**REQUIREMENT**. Working from the line that contains "What distance from the camera does" down to the last line below, repeat each line exactly.

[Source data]
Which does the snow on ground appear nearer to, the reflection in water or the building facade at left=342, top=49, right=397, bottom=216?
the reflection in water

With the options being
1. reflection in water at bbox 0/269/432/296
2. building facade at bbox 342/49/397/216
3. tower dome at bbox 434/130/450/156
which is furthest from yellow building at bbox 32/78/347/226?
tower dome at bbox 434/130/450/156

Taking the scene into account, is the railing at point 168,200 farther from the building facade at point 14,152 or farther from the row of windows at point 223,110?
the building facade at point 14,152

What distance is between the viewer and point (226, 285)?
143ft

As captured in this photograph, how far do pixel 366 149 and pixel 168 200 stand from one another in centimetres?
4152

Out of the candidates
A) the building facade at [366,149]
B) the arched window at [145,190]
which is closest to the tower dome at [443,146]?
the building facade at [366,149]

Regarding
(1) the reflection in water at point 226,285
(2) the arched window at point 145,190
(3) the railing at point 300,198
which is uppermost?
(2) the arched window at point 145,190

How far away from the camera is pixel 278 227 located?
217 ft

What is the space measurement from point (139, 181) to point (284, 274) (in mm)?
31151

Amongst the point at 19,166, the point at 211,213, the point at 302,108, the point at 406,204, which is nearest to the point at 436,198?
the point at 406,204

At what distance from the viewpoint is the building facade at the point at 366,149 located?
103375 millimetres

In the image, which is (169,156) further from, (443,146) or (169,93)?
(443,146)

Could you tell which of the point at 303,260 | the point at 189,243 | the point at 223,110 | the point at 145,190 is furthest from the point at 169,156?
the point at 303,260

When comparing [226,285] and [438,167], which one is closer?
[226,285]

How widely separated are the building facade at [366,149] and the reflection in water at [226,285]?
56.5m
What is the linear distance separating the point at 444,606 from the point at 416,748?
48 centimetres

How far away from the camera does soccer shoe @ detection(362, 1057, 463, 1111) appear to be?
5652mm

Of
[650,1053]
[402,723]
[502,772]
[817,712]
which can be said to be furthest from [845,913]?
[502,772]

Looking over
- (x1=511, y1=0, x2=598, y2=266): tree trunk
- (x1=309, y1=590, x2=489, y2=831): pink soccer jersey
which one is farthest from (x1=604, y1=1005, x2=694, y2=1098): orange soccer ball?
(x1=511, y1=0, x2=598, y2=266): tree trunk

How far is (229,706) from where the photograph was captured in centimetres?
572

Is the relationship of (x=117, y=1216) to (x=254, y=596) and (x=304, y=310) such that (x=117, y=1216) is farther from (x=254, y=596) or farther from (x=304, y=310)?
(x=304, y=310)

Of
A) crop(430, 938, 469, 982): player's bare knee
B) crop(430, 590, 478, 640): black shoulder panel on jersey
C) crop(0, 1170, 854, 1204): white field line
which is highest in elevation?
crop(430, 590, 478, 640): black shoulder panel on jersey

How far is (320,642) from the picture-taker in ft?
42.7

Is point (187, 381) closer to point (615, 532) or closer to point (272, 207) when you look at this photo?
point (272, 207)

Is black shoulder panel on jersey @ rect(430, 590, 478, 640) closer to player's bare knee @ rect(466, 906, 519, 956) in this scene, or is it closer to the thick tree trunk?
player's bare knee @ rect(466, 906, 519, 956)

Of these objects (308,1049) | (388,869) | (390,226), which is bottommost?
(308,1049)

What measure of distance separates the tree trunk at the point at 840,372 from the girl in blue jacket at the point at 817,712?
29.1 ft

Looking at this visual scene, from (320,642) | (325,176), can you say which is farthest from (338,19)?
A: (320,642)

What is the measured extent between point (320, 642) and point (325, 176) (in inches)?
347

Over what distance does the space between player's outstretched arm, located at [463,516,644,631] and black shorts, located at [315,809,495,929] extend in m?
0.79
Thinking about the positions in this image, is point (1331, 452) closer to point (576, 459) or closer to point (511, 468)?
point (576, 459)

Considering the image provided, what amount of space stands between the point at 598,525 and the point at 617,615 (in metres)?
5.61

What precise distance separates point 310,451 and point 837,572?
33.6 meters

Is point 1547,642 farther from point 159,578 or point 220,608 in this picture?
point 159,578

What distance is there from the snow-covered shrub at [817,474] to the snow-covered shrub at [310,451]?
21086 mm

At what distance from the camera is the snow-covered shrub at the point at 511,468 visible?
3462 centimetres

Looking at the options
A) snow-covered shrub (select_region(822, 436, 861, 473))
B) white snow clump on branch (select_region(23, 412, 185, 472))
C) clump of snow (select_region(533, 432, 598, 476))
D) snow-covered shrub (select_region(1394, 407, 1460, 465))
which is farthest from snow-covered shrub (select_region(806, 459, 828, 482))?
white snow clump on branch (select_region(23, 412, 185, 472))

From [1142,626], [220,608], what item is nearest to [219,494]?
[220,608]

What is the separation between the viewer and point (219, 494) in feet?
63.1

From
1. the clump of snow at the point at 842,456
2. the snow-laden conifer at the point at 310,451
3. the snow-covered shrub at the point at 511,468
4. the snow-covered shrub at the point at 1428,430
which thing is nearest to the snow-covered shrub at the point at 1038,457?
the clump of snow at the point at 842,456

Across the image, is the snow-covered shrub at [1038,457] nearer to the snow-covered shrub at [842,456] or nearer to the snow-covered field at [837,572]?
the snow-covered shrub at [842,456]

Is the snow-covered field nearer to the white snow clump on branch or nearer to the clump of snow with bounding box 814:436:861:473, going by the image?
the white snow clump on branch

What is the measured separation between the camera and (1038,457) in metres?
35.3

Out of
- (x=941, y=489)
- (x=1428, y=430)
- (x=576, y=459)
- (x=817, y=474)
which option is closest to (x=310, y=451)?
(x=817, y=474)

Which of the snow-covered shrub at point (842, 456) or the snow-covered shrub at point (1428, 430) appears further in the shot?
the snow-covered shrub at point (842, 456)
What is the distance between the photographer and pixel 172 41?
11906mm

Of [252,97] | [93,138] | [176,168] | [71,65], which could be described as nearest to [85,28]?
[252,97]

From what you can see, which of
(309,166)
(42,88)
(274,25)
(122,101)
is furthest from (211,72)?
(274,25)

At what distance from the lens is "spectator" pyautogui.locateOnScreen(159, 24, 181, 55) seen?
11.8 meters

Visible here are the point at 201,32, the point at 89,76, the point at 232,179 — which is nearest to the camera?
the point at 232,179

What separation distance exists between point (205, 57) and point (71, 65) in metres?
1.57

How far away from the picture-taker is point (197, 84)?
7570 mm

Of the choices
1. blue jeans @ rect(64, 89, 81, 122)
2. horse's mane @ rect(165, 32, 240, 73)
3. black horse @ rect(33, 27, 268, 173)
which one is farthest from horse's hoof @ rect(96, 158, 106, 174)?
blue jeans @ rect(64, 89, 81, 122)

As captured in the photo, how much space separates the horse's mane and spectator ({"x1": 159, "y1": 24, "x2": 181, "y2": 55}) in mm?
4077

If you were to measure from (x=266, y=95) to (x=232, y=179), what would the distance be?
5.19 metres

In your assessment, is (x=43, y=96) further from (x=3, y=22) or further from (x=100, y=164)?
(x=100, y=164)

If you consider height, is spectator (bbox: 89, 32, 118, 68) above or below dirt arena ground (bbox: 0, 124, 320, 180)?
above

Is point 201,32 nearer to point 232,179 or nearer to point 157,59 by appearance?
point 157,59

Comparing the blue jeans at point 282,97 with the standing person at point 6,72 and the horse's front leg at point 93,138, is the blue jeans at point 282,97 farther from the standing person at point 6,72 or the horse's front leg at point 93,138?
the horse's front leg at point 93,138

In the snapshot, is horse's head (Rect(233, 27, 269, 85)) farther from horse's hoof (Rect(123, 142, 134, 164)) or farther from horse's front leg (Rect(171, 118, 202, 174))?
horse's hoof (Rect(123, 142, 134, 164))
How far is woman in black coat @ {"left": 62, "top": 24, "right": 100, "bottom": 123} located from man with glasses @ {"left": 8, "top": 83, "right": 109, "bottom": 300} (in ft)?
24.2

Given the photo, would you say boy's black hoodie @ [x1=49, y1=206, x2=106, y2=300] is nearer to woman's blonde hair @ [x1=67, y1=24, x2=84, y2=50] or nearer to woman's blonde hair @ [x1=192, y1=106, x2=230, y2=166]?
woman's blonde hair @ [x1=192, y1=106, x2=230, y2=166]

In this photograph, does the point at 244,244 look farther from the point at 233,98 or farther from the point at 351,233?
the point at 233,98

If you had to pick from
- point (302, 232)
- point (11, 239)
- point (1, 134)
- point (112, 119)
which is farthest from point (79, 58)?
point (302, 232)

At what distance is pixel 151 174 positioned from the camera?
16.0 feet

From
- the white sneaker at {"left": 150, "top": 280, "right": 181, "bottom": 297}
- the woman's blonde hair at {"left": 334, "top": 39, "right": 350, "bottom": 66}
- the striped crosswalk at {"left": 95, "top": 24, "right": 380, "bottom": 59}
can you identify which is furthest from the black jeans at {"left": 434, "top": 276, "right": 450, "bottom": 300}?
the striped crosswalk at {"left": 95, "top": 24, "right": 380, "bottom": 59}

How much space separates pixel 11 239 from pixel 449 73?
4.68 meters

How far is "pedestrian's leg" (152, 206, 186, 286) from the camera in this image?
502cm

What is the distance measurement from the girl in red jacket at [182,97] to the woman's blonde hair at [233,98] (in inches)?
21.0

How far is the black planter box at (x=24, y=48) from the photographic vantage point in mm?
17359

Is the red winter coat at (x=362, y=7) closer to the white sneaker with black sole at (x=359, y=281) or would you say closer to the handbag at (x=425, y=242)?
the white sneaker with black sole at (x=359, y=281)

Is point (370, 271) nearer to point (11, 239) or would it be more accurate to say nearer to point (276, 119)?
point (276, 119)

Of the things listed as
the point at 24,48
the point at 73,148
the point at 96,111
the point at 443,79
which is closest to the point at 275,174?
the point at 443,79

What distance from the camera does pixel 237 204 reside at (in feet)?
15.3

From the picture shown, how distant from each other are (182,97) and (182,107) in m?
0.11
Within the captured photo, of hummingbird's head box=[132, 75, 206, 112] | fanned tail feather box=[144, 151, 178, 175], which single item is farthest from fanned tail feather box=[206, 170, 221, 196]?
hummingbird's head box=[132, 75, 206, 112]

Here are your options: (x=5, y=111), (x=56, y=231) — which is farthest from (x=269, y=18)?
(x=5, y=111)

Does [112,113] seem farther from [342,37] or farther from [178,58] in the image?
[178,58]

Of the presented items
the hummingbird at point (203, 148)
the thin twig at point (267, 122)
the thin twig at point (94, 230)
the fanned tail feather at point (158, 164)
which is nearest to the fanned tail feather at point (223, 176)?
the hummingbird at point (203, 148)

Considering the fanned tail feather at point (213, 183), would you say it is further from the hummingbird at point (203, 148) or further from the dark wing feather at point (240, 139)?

**FULL ANSWER**.
What distance from the camera does pixel 237 204 reside at (in feet)?
15.3

From the picture shown, how distant from each other are (182,97) and (182,107) in m?
0.11
Within the captured photo, of hummingbird's head box=[132, 75, 206, 112] | fanned tail feather box=[144, 151, 178, 175], which single item is farthest from fanned tail feather box=[206, 170, 221, 196]?
hummingbird's head box=[132, 75, 206, 112]

Here are your options: (x=5, y=111), (x=56, y=231) — which is farthest from (x=269, y=18)?
(x=5, y=111)

Does [112,113] seem farther from [342,37] or farther from [178,58] in the image?
[178,58]

Of the presented items
the hummingbird at point (203, 148)
the thin twig at point (267, 122)
the thin twig at point (94, 230)
the fanned tail feather at point (158, 164)
which is nearest to the fanned tail feather at point (223, 176)?
the hummingbird at point (203, 148)

Considering the fanned tail feather at point (213, 183), would you say it is further from the hummingbird at point (203, 148) or further from the dark wing feather at point (240, 139)?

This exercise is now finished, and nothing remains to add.